### Text shown
● ● ●

Smooth, creamy peanut butter meets shiny smooth chocolate in these classic Peanut Butter Balls. This no-bake recipe includes tips for tempering chocolate for professional-looking results at home (but you could also skip this step!). Watch the how-to video for step-by-step instructions!
I have a crave-worthy, no-bake dessert for you today, and I think you’re really going to love it! Not to be confused with my buckeye recipe, these peanut butter balls are made with cream cheese and have their own distinct taste that’s so smooth and creamy.
They’re the perfect marriage of peanut butter and chocolate, and their shiny chocolate shells are sure to impress anyone you serve them to.
While the peanut butter balls themselves are super easy to make, you may run into some challenges if you choose to temper your chocolate. Tempering chocolate simply means that you’re heating your chocolate to a particular temperature so it hardens to be smooth and shiny without any chalky white streaks.
You can temper chocolate in a number of ways (I use a stovetop method in my chocolate covered strawberries), but I really love using the microwave method that I’m sharing here today. I used this same technique to make flawlessly shiny hot chocolate bombs (if you’re a beginner, check out that post for a very thorough overview of tempering).

● ● ●

Visual spatial reasoning entries:
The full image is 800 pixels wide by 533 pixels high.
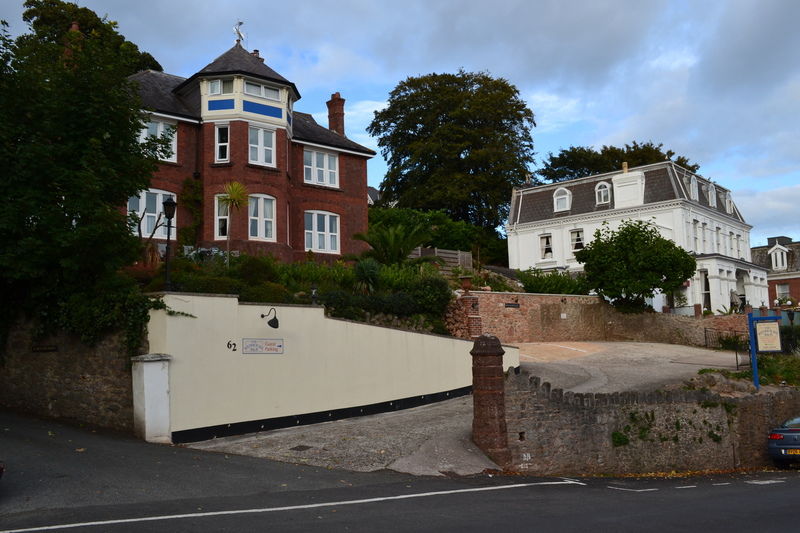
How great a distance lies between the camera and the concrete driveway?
74.7 feet

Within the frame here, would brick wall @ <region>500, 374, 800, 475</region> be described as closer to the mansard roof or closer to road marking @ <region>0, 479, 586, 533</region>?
road marking @ <region>0, 479, 586, 533</region>

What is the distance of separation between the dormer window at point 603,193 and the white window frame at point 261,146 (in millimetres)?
27135

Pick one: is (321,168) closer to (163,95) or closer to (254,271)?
(163,95)

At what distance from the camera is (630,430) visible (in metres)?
17.3

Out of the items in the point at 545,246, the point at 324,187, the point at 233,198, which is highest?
the point at 324,187

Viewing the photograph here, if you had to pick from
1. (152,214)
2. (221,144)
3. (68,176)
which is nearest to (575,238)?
(221,144)

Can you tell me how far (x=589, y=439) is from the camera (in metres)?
16.5

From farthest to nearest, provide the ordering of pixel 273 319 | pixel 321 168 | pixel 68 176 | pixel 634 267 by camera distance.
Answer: pixel 634 267 → pixel 321 168 → pixel 273 319 → pixel 68 176

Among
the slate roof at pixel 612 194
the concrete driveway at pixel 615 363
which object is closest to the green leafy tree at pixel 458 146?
the slate roof at pixel 612 194

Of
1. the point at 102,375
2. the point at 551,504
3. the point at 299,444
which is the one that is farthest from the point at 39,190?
the point at 551,504

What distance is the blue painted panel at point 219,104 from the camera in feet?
100

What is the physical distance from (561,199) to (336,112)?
65.5 ft

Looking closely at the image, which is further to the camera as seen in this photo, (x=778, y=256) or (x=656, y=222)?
(x=778, y=256)

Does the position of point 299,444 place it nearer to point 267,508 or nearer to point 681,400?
point 267,508
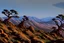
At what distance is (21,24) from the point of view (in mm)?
45125

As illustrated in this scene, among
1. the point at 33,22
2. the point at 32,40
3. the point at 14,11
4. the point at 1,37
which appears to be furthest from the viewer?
the point at 33,22

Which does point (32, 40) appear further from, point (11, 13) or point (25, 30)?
point (11, 13)

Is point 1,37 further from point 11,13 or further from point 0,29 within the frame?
point 11,13

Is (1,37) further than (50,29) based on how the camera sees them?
No

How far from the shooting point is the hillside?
36688mm

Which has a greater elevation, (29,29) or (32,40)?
(29,29)

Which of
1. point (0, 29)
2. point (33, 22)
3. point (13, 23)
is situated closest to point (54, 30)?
point (33, 22)

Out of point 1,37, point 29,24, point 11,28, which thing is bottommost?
point 1,37

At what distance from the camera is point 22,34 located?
130 ft

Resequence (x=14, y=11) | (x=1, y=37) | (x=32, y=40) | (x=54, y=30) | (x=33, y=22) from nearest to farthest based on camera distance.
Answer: (x=1, y=37) < (x=32, y=40) < (x=14, y=11) < (x=33, y=22) < (x=54, y=30)

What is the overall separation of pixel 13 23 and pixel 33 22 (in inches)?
174

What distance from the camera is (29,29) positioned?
44.5 metres

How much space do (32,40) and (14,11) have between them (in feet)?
24.5

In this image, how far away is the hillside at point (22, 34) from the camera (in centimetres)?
3669
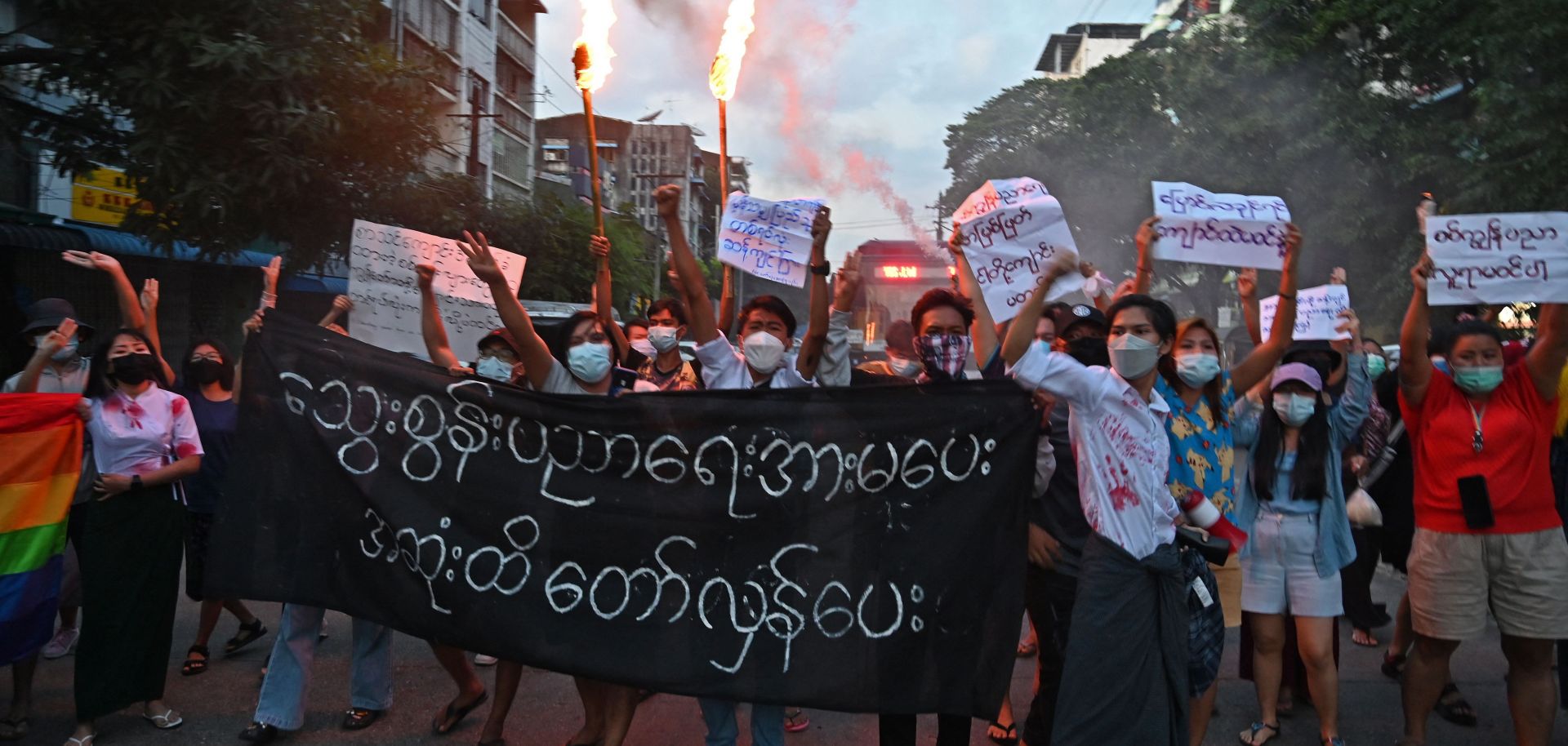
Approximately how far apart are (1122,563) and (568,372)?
7.35ft

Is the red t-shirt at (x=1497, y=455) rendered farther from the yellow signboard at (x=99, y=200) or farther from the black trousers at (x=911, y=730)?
the yellow signboard at (x=99, y=200)

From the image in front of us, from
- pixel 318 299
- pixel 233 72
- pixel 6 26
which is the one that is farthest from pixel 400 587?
pixel 318 299

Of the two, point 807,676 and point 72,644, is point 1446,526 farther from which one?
point 72,644

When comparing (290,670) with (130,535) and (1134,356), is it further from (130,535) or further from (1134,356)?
(1134,356)

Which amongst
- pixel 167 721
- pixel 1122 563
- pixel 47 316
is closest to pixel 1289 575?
pixel 1122 563

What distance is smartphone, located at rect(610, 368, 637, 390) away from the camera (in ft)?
15.7

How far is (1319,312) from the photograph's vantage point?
5.94m

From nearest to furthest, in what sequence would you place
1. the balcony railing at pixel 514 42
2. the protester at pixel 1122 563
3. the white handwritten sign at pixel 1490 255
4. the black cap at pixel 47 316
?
the protester at pixel 1122 563 < the white handwritten sign at pixel 1490 255 < the black cap at pixel 47 316 < the balcony railing at pixel 514 42

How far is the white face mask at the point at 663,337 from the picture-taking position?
5.71 m

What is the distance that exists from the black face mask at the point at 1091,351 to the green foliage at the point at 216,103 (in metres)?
6.83

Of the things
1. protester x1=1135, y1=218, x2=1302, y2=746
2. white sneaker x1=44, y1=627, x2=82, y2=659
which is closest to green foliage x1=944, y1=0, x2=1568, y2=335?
protester x1=1135, y1=218, x2=1302, y2=746

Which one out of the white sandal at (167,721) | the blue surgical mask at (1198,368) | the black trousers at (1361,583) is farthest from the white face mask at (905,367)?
the white sandal at (167,721)

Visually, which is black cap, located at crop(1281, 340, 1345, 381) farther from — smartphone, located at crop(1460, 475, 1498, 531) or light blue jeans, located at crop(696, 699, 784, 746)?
light blue jeans, located at crop(696, 699, 784, 746)

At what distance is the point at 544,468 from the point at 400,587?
2.31ft
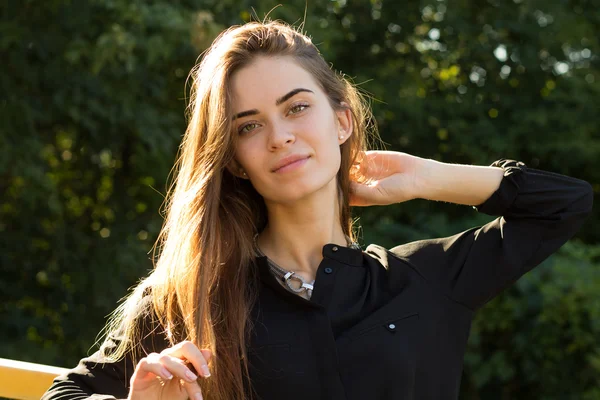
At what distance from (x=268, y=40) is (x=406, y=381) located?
96 centimetres

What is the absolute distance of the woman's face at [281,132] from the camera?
2.27 meters

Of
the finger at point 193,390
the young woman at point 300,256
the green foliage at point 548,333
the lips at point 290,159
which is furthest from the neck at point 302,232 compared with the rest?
the green foliage at point 548,333

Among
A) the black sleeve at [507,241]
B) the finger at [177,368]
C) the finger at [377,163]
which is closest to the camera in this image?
the finger at [177,368]

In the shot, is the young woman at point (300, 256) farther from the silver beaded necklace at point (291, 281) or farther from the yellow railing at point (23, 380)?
the yellow railing at point (23, 380)

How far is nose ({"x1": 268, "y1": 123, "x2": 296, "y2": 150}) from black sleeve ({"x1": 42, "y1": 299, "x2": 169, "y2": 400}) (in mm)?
538

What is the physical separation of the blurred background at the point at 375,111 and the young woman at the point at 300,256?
2655 millimetres

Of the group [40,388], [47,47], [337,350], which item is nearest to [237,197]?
[337,350]

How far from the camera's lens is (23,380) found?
238 cm

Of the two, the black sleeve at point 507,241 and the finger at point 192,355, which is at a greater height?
the finger at point 192,355

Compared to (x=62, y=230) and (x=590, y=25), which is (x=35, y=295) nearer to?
(x=62, y=230)

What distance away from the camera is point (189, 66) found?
18.6ft

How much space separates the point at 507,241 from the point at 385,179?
16.2 inches

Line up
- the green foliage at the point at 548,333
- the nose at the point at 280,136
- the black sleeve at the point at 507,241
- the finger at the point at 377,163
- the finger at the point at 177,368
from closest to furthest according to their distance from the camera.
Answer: the finger at the point at 177,368
the nose at the point at 280,136
the black sleeve at the point at 507,241
the finger at the point at 377,163
the green foliage at the point at 548,333

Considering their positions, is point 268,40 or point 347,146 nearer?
point 268,40
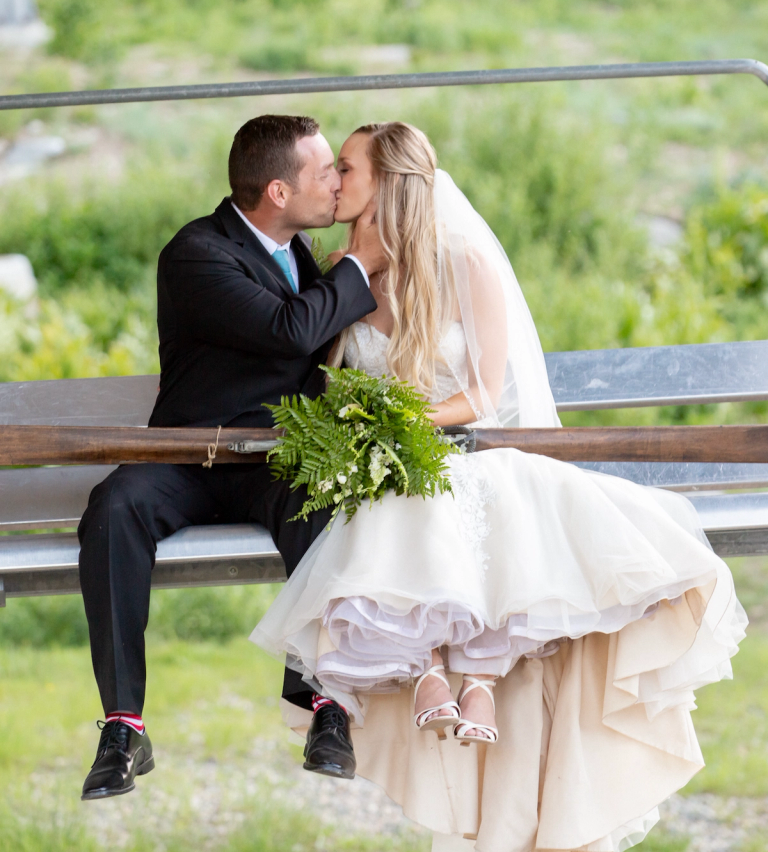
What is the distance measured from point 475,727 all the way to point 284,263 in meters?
1.33

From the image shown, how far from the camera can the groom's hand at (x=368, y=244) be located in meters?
2.76

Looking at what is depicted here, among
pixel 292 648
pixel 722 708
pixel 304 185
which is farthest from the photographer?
pixel 722 708

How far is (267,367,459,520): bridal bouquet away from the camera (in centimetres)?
229

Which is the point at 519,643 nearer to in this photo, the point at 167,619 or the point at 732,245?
the point at 167,619

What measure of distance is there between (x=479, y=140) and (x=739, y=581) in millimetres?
4358

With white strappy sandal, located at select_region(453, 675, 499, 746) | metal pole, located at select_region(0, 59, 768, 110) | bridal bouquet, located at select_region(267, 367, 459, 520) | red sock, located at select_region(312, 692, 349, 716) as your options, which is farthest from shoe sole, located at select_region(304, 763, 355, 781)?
metal pole, located at select_region(0, 59, 768, 110)

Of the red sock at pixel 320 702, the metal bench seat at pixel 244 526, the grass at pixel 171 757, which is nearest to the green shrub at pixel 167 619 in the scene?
the grass at pixel 171 757

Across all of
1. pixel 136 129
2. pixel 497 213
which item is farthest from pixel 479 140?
pixel 136 129

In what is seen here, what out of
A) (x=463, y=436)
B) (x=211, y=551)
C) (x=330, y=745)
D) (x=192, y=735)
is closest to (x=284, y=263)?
(x=463, y=436)

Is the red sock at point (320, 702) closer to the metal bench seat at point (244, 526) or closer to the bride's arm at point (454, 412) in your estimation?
the metal bench seat at point (244, 526)

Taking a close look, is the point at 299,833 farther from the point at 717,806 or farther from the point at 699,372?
the point at 699,372

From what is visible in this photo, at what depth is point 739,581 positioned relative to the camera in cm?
720

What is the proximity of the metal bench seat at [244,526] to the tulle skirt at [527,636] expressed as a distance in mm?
316

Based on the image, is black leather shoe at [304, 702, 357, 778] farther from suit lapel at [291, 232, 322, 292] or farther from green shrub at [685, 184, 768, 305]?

● ● ●

### The task
Write the next few paragraphs of the peanut butter balls recipe post, starting right after its last sentence.

### Response to this task
I’m going to walk you through every step of the process, but if tempering simply isn’t something you’re interested in, you can always just skip it and melt your chocolate normally, and I talk about that below, too.
Let’s get started!
What You Need
My peanut butter ball recipe uses only a few ingredients and no oven or stovetop. Here’s what you need:
- Cream cheese. Make sure you use the full-fat, brick-style cream cheese and not the kind that comes in a plastic tub. The cream cheese adds a wonderful, subtle flavor without overshadowing the peanut butter.
- Butter. Just a little bit of butter helps keep these nice and creamy inside. Unlike most of my recipes, you can use either unsalted butter or salted butter here.
- Peanut butter. Use regular peanut butter, not the “natural” kind as I’ve found it can separate and leave you with greasy results.
- Powdered sugar. Sugar helps make the dough roll-able without making it too sweet.
- Vanilla. Just a little bit of vanilla rounds out the filling. Use homemade vanilla extract, if you have some!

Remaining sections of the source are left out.